Goal of the exercise:
Copy out the records verbatim, starting at the line containing "In this image, which of" and ending at the line containing "8.40 meters".

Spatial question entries
==================================================

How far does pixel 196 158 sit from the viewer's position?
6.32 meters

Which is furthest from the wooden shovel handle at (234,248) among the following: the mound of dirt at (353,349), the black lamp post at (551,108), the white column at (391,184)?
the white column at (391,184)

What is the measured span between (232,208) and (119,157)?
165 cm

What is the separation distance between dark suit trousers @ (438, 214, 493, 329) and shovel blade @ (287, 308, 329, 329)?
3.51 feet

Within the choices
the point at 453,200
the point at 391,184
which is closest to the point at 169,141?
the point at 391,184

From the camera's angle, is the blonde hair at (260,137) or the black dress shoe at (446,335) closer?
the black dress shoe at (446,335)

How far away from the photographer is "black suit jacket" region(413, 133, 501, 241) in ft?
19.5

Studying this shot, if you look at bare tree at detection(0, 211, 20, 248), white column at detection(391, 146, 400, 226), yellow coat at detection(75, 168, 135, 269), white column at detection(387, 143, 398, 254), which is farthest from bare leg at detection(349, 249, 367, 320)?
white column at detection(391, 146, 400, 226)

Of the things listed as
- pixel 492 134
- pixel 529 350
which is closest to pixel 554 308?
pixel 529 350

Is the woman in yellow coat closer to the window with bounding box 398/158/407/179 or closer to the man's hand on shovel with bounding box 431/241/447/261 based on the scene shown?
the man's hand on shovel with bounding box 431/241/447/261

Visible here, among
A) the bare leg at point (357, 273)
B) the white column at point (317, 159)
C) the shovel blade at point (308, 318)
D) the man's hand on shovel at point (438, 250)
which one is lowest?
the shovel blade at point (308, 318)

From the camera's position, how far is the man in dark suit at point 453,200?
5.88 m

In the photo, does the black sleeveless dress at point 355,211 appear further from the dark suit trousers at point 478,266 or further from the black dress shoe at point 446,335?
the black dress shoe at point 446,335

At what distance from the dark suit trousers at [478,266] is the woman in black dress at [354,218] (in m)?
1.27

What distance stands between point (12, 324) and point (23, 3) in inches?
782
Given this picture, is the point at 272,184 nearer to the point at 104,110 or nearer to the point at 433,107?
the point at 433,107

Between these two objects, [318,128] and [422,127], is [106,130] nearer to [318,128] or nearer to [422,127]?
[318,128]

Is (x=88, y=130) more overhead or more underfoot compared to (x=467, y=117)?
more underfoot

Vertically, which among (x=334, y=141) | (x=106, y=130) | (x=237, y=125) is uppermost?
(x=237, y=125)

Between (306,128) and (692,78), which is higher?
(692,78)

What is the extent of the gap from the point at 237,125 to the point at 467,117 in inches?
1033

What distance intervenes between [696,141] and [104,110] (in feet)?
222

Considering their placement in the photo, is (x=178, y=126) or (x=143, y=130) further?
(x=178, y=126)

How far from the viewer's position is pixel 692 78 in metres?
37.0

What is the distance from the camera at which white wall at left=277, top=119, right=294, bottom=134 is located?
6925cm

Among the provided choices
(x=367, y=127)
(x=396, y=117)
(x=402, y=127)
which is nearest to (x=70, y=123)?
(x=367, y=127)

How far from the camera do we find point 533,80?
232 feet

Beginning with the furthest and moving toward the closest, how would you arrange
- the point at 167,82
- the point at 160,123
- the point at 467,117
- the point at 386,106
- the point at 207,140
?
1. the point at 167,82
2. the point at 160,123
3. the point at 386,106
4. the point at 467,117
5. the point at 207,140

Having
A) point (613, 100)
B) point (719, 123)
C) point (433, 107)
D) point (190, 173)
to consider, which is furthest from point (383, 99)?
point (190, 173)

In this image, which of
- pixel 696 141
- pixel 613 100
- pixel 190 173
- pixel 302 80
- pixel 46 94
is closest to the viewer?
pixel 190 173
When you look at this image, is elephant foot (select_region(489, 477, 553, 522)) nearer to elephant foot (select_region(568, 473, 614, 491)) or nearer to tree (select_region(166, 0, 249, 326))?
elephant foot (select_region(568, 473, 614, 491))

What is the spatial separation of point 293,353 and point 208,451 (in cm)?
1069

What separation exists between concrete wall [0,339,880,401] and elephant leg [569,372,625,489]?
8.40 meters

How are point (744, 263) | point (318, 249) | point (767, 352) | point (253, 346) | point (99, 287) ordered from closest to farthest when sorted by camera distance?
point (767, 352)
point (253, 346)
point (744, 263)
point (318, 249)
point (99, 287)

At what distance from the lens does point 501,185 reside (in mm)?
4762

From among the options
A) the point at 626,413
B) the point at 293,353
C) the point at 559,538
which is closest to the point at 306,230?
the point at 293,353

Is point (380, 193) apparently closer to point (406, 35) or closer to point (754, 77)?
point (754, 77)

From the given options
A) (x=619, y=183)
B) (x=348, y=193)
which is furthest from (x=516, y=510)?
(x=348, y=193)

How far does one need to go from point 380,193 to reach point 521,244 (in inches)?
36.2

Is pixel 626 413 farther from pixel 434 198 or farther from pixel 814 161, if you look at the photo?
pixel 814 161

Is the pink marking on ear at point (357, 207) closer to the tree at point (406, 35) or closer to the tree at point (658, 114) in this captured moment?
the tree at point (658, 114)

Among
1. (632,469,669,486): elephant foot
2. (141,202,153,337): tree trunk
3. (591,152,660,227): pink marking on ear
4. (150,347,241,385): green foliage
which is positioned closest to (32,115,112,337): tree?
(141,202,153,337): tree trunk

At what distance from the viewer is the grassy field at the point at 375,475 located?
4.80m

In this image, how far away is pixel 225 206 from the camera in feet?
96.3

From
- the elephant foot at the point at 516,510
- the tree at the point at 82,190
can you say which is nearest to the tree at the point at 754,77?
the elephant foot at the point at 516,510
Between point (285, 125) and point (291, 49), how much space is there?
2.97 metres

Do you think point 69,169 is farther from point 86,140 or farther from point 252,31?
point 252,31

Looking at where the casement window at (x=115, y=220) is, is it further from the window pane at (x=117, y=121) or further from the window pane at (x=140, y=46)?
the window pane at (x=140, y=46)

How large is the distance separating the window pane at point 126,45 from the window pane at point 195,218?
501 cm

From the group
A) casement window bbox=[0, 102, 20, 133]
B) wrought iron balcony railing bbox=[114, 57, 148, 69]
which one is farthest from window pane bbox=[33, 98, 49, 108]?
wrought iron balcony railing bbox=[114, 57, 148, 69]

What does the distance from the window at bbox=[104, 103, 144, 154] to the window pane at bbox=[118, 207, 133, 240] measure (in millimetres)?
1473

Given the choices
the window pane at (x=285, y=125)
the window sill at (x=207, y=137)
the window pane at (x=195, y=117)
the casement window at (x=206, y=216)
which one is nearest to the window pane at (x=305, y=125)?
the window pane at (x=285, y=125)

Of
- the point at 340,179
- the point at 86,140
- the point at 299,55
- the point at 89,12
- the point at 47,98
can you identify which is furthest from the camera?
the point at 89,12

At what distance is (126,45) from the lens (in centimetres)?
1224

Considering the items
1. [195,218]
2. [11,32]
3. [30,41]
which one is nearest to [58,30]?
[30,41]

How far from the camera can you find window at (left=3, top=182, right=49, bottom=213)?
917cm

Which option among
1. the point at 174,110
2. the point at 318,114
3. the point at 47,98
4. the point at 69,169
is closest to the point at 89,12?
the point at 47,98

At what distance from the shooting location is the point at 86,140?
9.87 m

==================================================

Expected answer:
In this image, which of
- pixel 696 141
- pixel 613 100
- pixel 190 173
- pixel 302 80
- pixel 46 94
is closest to the viewer?
pixel 190 173
When you look at this image, is elephant foot (select_region(489, 477, 553, 522)) nearer to elephant foot (select_region(568, 473, 614, 491)) or nearer to tree (select_region(166, 0, 249, 326))?
elephant foot (select_region(568, 473, 614, 491))

What is the spatial separation of point 293,353 and point 208,451 (in cm)?
1069

What separation exists between concrete wall [0,339,880,401] and elephant leg [569,372,625,489]?
8.40 meters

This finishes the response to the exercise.